Abu Dhabi’s state energy champion has tapped $11 billion in financing to advance the Hail and Gasha gas fields, a move spurred by Western sanctions that forced Russia’s lukoil to exit the project. The funding will back development work under a prepayment arrangement that recovers the investment from future gas deliveries.

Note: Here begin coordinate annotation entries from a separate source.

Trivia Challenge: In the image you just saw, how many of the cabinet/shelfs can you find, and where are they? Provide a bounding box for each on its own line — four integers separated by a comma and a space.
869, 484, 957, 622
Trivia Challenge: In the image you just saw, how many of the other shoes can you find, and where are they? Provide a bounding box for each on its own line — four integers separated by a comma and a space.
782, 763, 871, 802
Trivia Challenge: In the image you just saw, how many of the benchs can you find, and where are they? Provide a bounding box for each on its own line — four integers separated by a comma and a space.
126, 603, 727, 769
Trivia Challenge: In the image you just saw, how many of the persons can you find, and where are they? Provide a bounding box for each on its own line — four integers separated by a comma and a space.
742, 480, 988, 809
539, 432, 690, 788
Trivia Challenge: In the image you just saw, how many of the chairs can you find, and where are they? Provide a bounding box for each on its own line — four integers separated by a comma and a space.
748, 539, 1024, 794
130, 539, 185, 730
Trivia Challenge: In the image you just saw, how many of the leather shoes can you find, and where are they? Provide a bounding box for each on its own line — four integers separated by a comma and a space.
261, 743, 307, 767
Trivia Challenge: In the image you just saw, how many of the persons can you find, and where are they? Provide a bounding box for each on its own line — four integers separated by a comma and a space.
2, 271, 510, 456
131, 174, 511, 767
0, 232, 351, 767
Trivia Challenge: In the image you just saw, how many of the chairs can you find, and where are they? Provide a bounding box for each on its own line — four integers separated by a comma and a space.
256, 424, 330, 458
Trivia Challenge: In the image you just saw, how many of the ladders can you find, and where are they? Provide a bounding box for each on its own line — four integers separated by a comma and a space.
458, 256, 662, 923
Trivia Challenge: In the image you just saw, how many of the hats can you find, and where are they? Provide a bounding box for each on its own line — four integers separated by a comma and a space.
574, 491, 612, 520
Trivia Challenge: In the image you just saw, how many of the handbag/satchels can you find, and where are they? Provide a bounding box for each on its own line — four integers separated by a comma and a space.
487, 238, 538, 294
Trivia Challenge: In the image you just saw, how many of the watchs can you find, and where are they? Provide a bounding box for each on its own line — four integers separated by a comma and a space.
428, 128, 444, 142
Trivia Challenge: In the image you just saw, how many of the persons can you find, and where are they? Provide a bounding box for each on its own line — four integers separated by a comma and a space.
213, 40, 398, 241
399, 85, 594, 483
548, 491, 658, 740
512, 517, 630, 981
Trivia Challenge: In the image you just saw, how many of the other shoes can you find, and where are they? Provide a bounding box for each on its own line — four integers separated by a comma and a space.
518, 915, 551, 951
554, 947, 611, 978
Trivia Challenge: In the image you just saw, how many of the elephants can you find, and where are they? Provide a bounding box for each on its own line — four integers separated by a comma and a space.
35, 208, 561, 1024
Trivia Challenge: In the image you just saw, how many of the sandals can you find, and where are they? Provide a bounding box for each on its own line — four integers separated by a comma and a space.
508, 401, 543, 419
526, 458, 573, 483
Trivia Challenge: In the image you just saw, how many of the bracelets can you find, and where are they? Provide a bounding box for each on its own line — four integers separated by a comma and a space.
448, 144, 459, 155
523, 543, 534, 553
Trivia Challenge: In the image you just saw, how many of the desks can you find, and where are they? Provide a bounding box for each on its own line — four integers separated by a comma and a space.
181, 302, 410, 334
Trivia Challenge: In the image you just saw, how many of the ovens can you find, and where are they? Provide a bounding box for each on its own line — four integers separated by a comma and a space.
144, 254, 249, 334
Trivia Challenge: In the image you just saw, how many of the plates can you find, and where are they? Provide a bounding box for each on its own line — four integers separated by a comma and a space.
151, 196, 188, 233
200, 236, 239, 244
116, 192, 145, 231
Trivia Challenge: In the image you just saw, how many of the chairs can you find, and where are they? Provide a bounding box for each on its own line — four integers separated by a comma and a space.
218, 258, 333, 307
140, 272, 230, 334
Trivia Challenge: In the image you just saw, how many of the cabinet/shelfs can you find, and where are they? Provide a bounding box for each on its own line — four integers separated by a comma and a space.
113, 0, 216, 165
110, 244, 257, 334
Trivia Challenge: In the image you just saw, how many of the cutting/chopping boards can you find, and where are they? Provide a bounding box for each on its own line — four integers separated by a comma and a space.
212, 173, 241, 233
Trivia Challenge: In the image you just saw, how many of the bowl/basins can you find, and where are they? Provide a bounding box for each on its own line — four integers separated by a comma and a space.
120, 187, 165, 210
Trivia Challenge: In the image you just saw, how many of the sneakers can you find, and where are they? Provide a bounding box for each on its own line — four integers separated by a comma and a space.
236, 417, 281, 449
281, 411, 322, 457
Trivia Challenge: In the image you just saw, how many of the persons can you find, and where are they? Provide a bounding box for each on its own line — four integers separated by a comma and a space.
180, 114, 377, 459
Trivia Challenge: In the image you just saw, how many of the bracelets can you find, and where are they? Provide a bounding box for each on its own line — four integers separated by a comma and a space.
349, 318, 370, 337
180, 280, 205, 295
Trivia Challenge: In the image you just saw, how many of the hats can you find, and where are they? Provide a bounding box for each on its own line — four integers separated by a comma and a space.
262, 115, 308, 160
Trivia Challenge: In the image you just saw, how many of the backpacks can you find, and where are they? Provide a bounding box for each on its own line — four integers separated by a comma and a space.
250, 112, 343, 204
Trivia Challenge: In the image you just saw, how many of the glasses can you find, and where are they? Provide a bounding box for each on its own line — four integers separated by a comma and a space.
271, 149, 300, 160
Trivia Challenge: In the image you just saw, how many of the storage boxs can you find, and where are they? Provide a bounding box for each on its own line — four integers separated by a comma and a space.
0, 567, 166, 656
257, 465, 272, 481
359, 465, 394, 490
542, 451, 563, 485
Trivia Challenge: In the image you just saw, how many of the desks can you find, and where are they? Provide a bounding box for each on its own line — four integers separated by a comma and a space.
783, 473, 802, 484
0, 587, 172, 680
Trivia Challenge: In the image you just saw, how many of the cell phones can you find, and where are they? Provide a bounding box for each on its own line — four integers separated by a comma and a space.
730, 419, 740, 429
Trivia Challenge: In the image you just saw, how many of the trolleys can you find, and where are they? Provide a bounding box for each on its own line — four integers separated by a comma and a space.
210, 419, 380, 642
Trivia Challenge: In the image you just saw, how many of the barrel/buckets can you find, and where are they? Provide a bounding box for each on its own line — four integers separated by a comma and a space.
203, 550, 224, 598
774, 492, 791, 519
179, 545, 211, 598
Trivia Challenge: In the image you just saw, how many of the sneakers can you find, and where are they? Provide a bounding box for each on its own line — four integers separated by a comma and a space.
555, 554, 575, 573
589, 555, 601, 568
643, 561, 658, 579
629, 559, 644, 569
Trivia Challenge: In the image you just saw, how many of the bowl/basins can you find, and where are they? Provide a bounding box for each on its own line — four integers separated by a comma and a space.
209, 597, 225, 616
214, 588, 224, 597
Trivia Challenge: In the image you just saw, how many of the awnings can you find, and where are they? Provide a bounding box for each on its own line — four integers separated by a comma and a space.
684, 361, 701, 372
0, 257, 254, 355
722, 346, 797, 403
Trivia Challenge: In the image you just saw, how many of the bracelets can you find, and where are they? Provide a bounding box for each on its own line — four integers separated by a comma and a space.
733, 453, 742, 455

New partners have stepped in to spearhead the effort: Italy’s Eni and Thailand’s PTTEP, forming a trio with ADNOC. The deal centers on upfront capital in exchange for long-term gas supplies, a structure designed to accelerate field development while spreading risk among the participants.
Commercial production is planned for the end of the decade. ADNOC aims to produce about 1.8 billion cubic feet per day from Hail and Gasha while pursuing emissions reductions on the path to net zero.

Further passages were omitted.